### 수행할 과제
A. 지문을 읽고 다음 질문에 답하십시오.
(i) 마이터 어택 탐지 로그는 어느 메뉴에서 확인합니까?
(ii) 상관분석 탐지가 이루어지려면 사전에 무엇이 되어 있어야 합니까?
(iii) 웹 필터 탐지를 확인하려면 웹 서버 환경에 무엇을 설치합니까?
B. 지문에서 "(경로 : 필터 > 보안"라는 말과 "상관분석 필터를 탐지하겠습니다."라는 말 사이의 부분을 두 말을 포함하여 그대로 옮겨 적으십시오.

데모 공격 시나리오

 PLURA V5를 이용하시는 고객 또는 파트너사가 간단한 명령어 수행으로 탐지 로그를 발생시킬 수 있습니다.

마이터 어택 & 상관분석 & 호스트

PLURA V5 에이전트가 설치된 리눅스 환경에서 아래의 명령어를 입력하면 마이터 어택과 호스트 탐지 로그를 확인할 수 있습니다.

# useradd Demo

image


PLURA V5 필터탐지 > 호스트 메뉴에서 탐지

image


# userdel Demo

image


PLURA V5 필터탐지 > 호스트 메뉴에서 탐지

image


PLURA V5 보안탐지 > 마이터어택 > 리스트 메뉴에서 탐지

image


상관분석 탐지의 경우, 사전에 상관분석 필터가 등록되어 있어야 합니다.

※ 상관분석 탐지 샘플

(경로 : 필터 > 보안 > 상관분석 > 필터등록)

  • 상관분석 정보(분류, 필터명, 설명 등)를 입력

  • 상관분석 Group 추가 버튼 클릭

  • 시스템/웹 필터 추가 버튼 클릭

아래 필터의 경우, 호스트 단일 필터 추가 “운영체제 : centos, 필터명 : 계정 생성(M5919j9igmyqbg9h)&계정 삭제”

image


아래 명령어를 순차적으로 입력하여 계정 생성 및 삭제 필터로 조합한 상관분석 필터를 탐지하겠습니다.

# useradd Demo

image


# userdel Demo

image


PLURA V5 보안탐지 > 상관분석 메뉴에서 탐지

image


웹 필터 탐지를 확인하기 위해서는 데모 공격을 진행할 웹 서버 환경이 필요합니다.


PLURA V5 에이전트가 설치된 웹 서버 환경에 Wordpress를 설치한 뒤, 아래의 모의 공격문을 웹 브라우저 창에 입력합니다.

?<script>alert("xss")</script>


image


PLURA V5 필터탐지 > 웹 메뉴에서 탐지

image


홈페이지 위변조

아래의 설명을 참고하여 다양한 운영체제(CentOS, Ubuntu, Windows)에서 사용자의 홈페이지 파일명(경로)을 추가 후, 홈페이지 위변조를 탐지할 수 있습니다.

### 제공 자료
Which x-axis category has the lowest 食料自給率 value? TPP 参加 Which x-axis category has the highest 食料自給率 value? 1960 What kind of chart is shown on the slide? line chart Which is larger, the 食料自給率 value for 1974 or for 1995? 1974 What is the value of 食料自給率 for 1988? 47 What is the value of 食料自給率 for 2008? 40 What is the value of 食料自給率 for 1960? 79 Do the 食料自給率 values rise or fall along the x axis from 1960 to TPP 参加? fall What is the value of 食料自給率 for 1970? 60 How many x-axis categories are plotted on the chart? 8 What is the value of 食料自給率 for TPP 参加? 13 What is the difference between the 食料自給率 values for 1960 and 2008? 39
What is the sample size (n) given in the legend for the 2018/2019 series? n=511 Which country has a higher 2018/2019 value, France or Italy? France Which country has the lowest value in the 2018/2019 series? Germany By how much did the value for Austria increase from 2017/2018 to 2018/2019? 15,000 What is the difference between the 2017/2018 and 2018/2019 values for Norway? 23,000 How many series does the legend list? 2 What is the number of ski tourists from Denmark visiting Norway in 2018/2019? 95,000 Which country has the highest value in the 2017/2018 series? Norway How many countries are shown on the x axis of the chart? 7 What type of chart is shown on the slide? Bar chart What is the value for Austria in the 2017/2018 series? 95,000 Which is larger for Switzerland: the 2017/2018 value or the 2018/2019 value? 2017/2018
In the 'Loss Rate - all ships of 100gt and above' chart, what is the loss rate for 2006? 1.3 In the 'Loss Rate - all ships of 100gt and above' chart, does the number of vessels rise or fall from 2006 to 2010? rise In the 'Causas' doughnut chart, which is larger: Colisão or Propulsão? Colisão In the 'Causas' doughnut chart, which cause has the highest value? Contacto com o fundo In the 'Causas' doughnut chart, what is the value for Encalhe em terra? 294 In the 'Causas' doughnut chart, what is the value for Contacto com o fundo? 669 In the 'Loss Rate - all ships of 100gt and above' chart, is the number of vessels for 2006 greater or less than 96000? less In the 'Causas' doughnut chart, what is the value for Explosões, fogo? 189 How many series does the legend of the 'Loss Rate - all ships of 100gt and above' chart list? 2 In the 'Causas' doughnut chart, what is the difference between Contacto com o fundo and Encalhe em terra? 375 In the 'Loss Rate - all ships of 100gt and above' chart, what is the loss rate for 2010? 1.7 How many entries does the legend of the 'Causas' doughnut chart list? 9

### 과제별 답안
A.
(i) PLURA V5 보안탐지 > 마이터어택 > 리스트 메뉴
(ii) 상관분석 필터가 등록되어 있어야 합니다.
(iii) Wordpress

B.
(경로 : 필터 > 보안 > 상관분석 > 필터등록)

  • 상관분석 정보(분류, 필터명, 설명 등)를 입력

  • 상관분석 Group 추가 버튼 클릭

  • 시스템/웹 필터 추가 버튼 클릭

아래 필터의 경우, 호스트 단일 필터 추가 “운영체제 : centos, 필터명 : 계정 생성(M5919j9igmyqbg9h)&계정 삭제”

image


아래 명령어를 순차적으로 입력하여 계정 생성 및 삭제 필터로 조합한 상관분석 필터를 탐지하겠습니다.